My college and grad school experience was a kind of hell. I stressed myself, sacrificed my GPA, and and nearly killed myself by taking 18 credit hours (the max at my school) every semester, 15 every summer (the max) and 4 every winter (also the max). If there were classes being offered, I was taking them and racking up the 120 credits I needed to graduate and move on to the next thing so that I could get to “life” and so that “my life” could begin. Here’s what I discovered as my 20s come to a close; life was already in progress. Every moment that I lived, every apartment, girlfriend/boyfriend, move, car break down, money problem, and crazy party: all were my life. My days were packed as I also spent time in student government and helping make my campus better wherever I could. On top of that, I was doing freelance business writing the entire time to make extra money and I worked in another entertainment venture at the time.

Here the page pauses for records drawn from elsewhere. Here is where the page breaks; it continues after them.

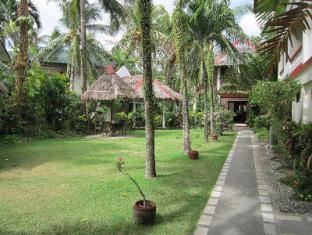 Tonglen Beach Resort Boracay Island - Garden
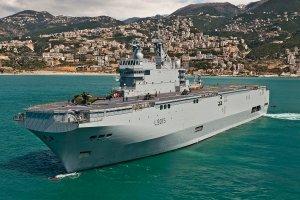 Francja sprzeda Rosji okr�ty desantowe Mistral. Anulowanie kontraktu oznacza�oby kary finansowe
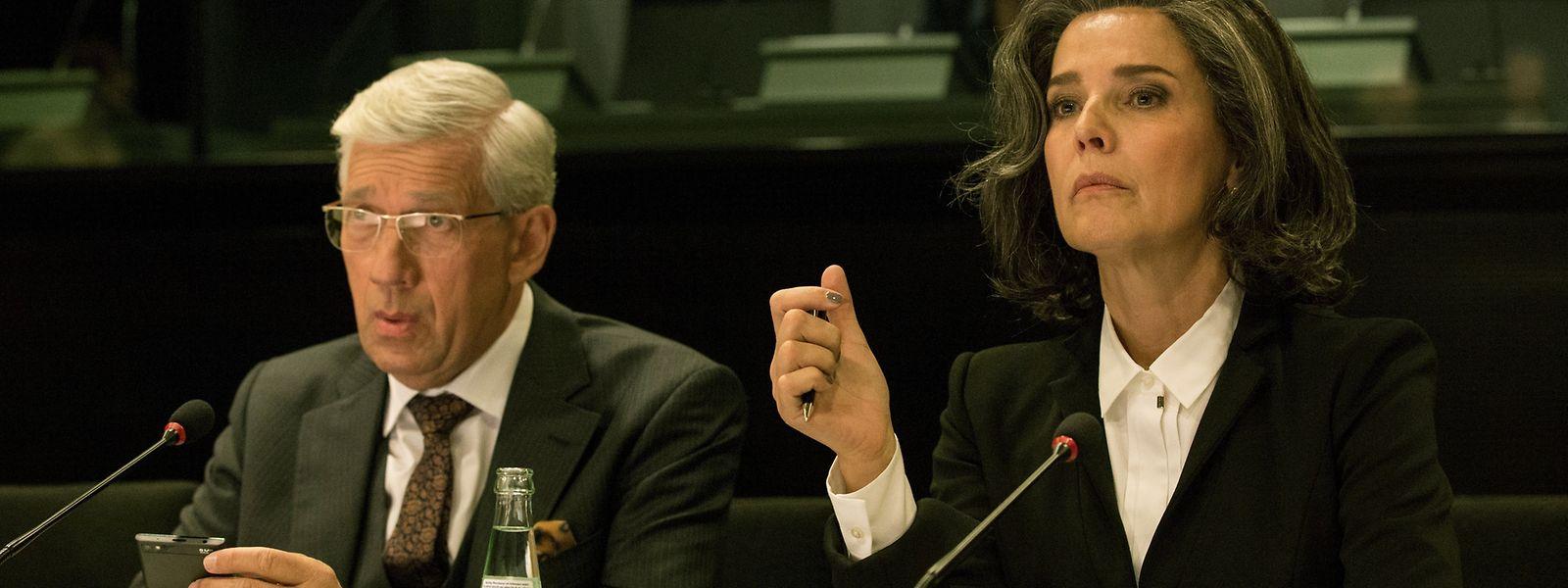 Christelle Leblanc (Désirée Nosbusch) will endlich an die Macht. Und Ties Jacoby (Germain Wagner) soll ihr dabei helfen.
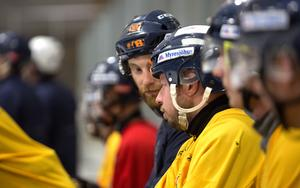 Mikael Olsson i samspråk med nye Falu BS-tränaren, Joakim Björkman.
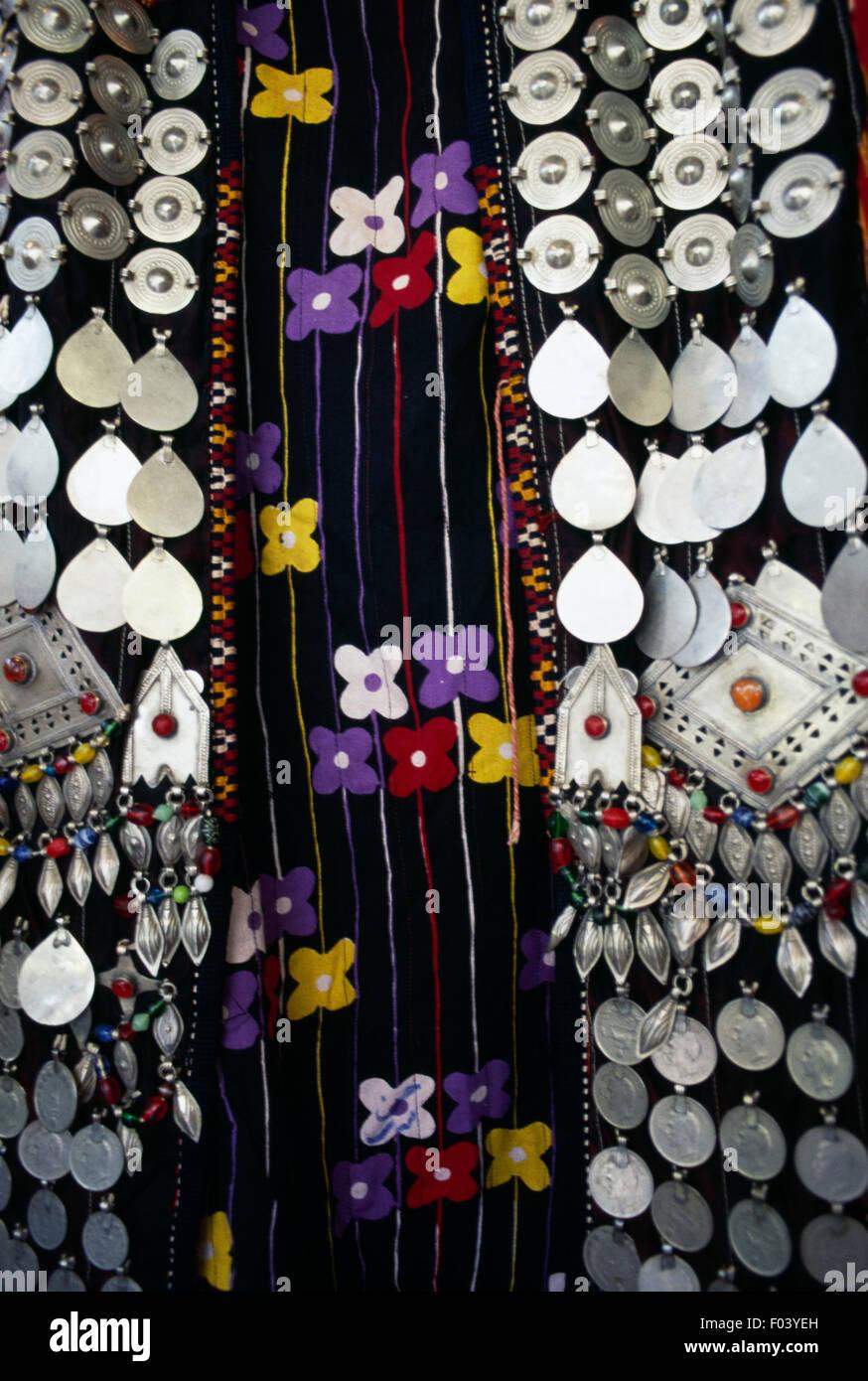 Dekoration Auf Eine Kurdische Hochzeitskleid Van Turkei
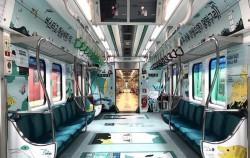대중교통 이용으로 미세먼지를 줄이자는 캠페인으로 꾸며진 지하철내부, 대학생들의 재능기부로 디자인했다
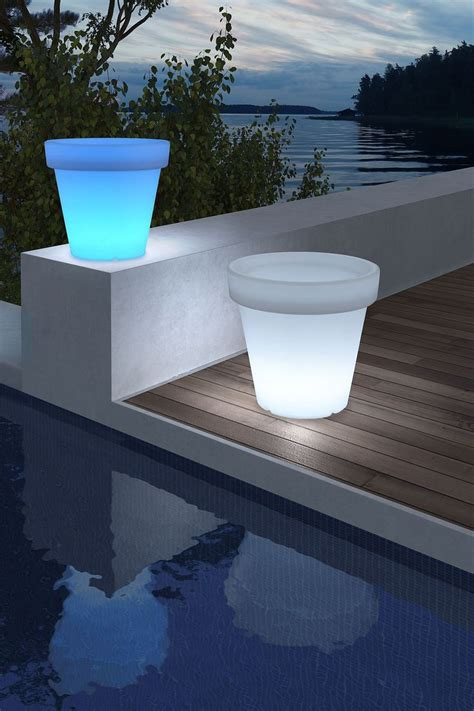 Illuminated Outdoor Planters by 1000 Images About Pools Galore I Swim On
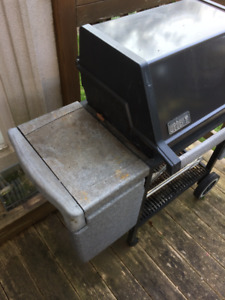 Weber Silver B Genisis BBQ Natural Gas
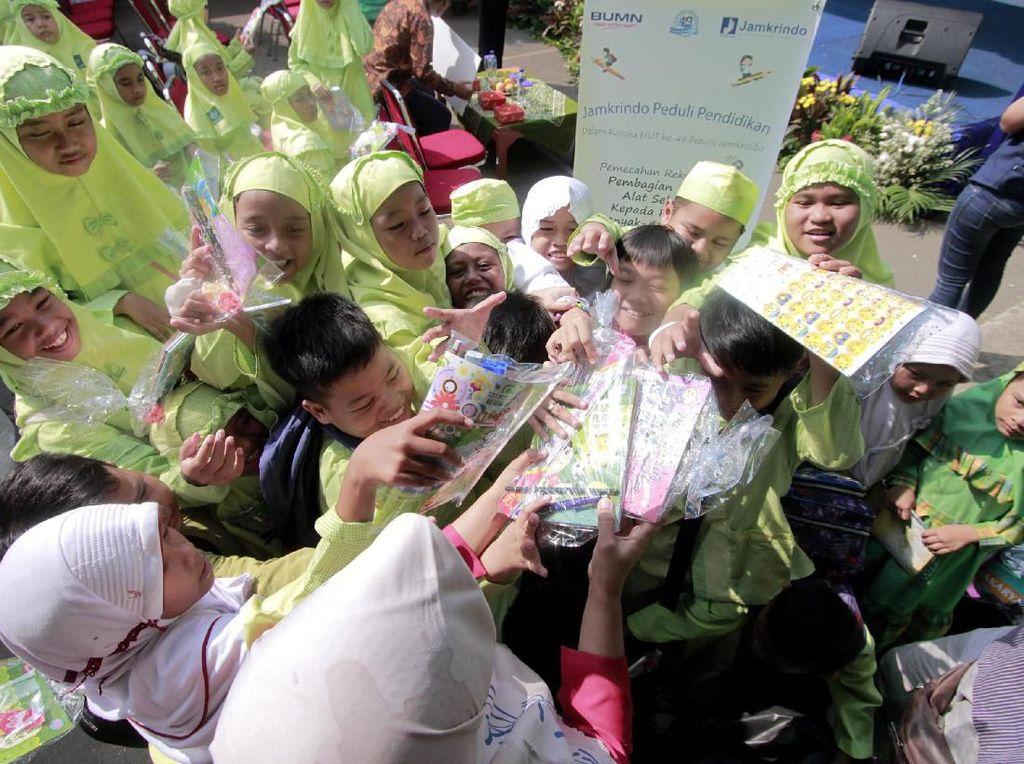 Peduli Pendidikan Sebar Ribuan Paket Alat Sekolah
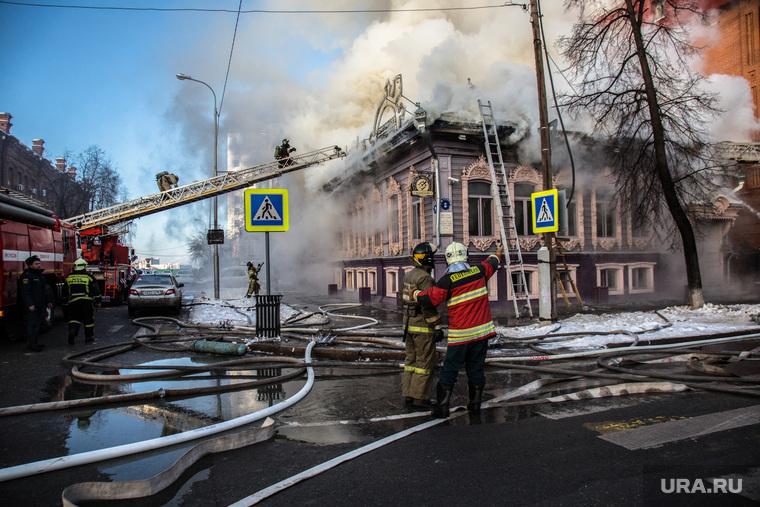Памятник архитектуры на ул. Семакова, 8, Тюмень, пожар, пожарные, МЧС, архитектура, дом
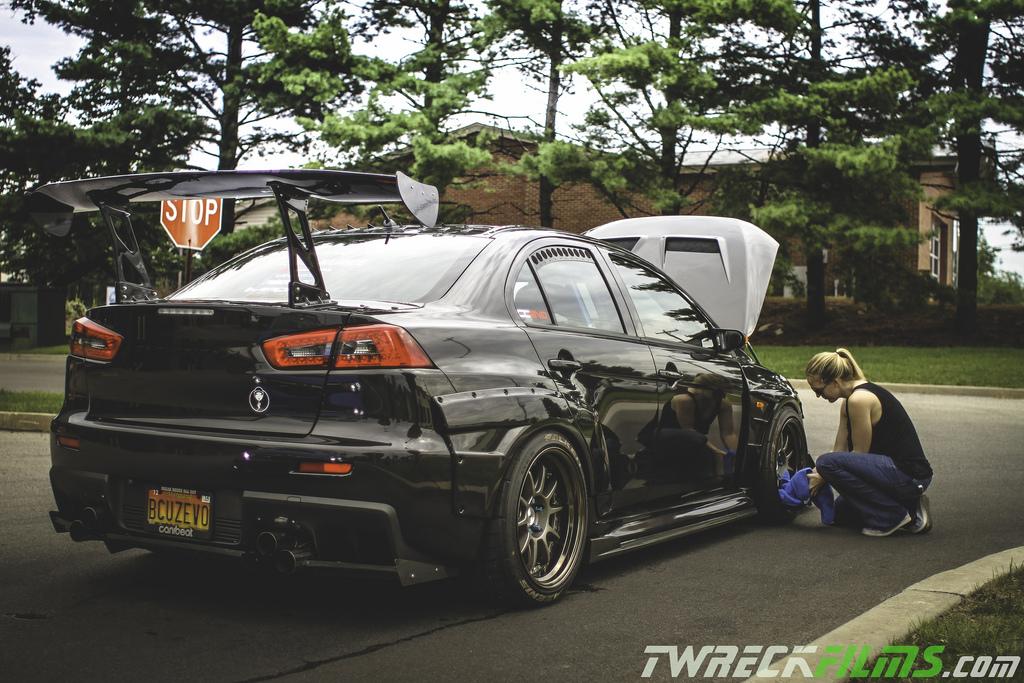 Mitsubishi Lancer Evolution X, laski i sportowe japońskie fury, fotki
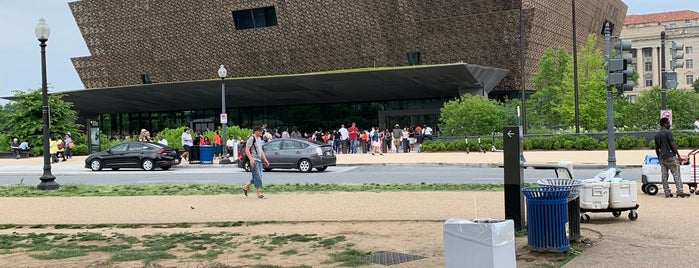 Visitor Center National Museum Of African American History & Culture is one of Pamela 님이 좋아한 장소.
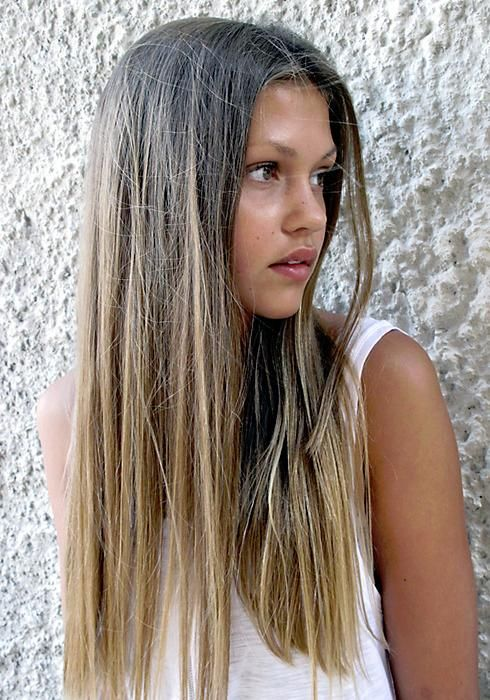Center-separated Straight Hairstyle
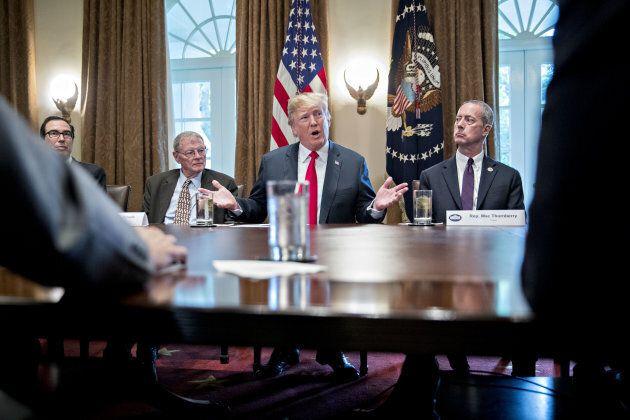 Donald Trump durant une réunion avec des membres du Congrès américain,
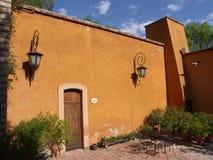 Venster en terras bij een oude hacienda stock fotografie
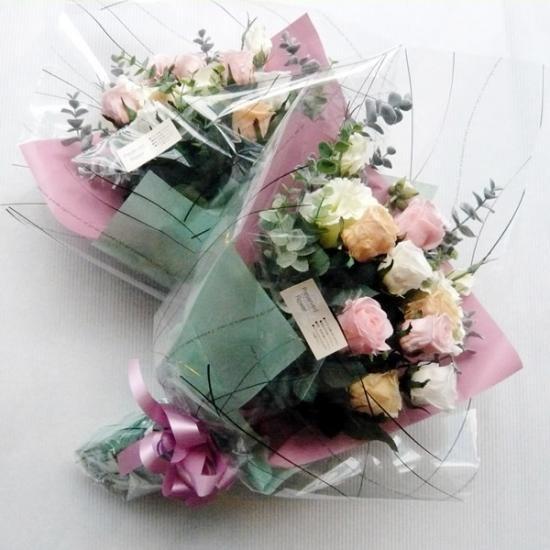 プリザーブドフラワーと造花のコラボで出来た花束♪ 結婚式の際、ご両親様への花束贈呈にもぴったり♪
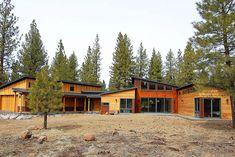 Studio 101 Designs - home - based in san rafael ca Prefab Homes, Modular Homes, Cabins In The Woods, My Dream Home, Custom Homes, My House, New Homes, House Design, Studio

When the recession hit, I lost both of things but I had other concerns at the time. Rather than taking the space to re-evaluate my decisions and what I was doing and where I was going I doubled down and hurried out the door so that I could get a job and start my life and my home. I hurried right into grad school because I thought it was a good idea, I knew I wanted to pursue more education and during the recession it seemed like a good idea. It made life really hard to spend 5 hours a day on school and run a business and make money. I sacrificed everything in order to do it and the sacrifice, while glamorous for my resume was not really worth it. I discovered the hard way that your health, your sanity, and your wallet are concerns that you have to consider while pursuing education. Keeping in mind: I had family help unlike many others.

But here is what I didn’t realize: college isn’t just an education and it isn’t just a time in your life that is before life: it is life, a vital portion of your life. I now get why people spend 5 years in college and take fewer credit hours. It gives them time to be active, to really invest in classes and to invest in a real social life and a life outside of class. I had no idea what a vibrant life after class was like. School was my life, as it has been my life before. On the other side, I advise something really different. The time we spend out of class recovering, sleeping, resting, and having social time is just as important as the time spent in class. I believe that a healthy lifestyle makes time in class more palatable and certainly makes one more focused. One is not as fresh hitting a class at 2:00 pm when you only had 4–5 hours of sleep and you’ve already had 1–2 classes that day, spent time studying in the library and frantically finished an assignment and then dashed in the door while also running your own freelancing business (in my case) or worked a shift at your job (friends’ case) at the same time. Where is your mind? Nowhere near that classroom.

I’ve said all of that to say this: take your time in college, don’t rush your way through. Take 12 credit hours a semester, get in shape (you’re young it’s the best time to do it), and value the time in your youth. If you’re going back to school later in life, this advice is doubly true. Indeed you wont’ necessarily be in the social scene like traditional students but not stressing yourself out with taking on too much while still running your life is important. You’ll retain more and have a more valuable education. Take the time to realize you’re in the wrong major program, take that class that seems interesting, meet with those people, take on that extra project or internship. Make that time and those dollars really count!

I wish I had, so don’t make the mistake that I did.